In 20 years, it feels like we’ve made no progress at all. Based on their actions, our street and road departments are as car-centric as ever.

Andy Singer

About Andy Singer

Andy Singer is doing his second tour as volunteer co-chair of the Saint Paul Bicycle Coalition. He works as a professional cartoonist and illustrator and has authored of four books including his latest, "Why We Drive," which examines environmental, land use and political issues in transportation. You can see more of his cartoons at AndySinger.com.
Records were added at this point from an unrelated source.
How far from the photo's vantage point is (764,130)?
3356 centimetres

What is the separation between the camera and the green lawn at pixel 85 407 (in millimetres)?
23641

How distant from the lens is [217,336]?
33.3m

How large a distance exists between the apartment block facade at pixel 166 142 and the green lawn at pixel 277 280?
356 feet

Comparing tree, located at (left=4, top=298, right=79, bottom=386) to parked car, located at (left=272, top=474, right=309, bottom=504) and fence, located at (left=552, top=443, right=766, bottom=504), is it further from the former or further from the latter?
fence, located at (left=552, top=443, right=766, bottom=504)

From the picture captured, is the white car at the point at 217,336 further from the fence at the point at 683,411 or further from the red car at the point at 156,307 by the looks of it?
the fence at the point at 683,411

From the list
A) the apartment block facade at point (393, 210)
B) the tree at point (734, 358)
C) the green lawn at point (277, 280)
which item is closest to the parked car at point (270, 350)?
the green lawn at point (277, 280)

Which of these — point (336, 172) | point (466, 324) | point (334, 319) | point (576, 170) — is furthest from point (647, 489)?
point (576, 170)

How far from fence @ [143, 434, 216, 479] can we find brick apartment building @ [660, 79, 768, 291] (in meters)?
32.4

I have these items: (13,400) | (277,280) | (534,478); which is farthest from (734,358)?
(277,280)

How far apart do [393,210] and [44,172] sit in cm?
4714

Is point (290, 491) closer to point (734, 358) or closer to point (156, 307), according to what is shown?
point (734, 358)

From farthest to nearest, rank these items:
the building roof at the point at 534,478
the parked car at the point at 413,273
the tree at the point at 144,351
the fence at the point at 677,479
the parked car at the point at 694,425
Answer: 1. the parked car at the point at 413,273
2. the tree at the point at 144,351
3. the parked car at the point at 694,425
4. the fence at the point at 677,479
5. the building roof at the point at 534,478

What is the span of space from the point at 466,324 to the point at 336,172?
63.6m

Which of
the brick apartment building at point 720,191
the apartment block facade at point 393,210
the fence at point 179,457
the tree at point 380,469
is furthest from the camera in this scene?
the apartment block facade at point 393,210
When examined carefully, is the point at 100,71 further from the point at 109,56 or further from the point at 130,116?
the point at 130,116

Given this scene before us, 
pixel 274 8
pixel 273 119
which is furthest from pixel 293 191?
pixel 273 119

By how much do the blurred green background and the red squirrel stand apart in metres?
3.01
9 thoughts on “Minnesota’s Deadly Pedestrian Refuge Islands

  1. Peter V

    All too true. The plastic bollards are a stupid flimsy jokes. It’d be nice if the driver who kills me at least might have to visit the body shop.

    Reply
  2. Dan G Cross

    Excellent set of evidence Andy. It’s pretty clear where the current priorities lie and where the results of those misplaced priorities lie. In hospital beds or dead in the refuge.

    Reply
  3. Walker AngellWalker Angell

    Good post Andy. Totally agree. Ramsey County built a couple of these new plow and errant driver friendly refuges on Hamline Ave between 694 and 96 this summer. They are really not much more than safety theatre – they provide real safety about as much as the cottage in ‘The Holiday’ provided a real place to live (https://hookedonhouses.net/2018/10/08/rosehill-cottage-holiday-movie/).

    Engineers in other disciplines are very safety conscious. They don’t want people killed because a building fell or a boat sank. It baffles me that U.S. traffic engineers are so OK with people walking and riding bicycles being killed or disabled by their designs.

    Reply
    1. Walker AngellWalker Angell

      I keep imagining a cartoon of a traffic engineer (or county commissioner?) putting a fake cardboard bollard in place with a stick behind it to keep it up. “There, that will protect little susie.” 🙂

      Reply
  4. Pete Barrett

    I’ve had the same thoughts about these new “refuges”. There are a few on East Maryland Ave in Saint Paul, and I have noticed the sign posts have been whacked. And I’ve also wondered about the tapered approach, as opposed to a curb. It should be the opposite, a curb about 10 or 12″ high that tapers down to the interior of the island.

    Ugly concrete jersey barriers are ugly even if artists pain them.

    Reply
  5. Scott Berger

    Somewhat related, at the single-side zebra pedestrian crossing of Saratoga across Selby, there had been a “State Law: Stop for Pedestrian in Crosswalk.” This was flattened, destroyed, and removed in less than two weeks. I also witnessed first-hand that it caused angry motorists to believe that ONLY painted crosswalks are legal crosswalks, which is false. Bollards are badly needed throughout the city. Let snowplow drivers, along with SUV drivers, live and learn for the greater good.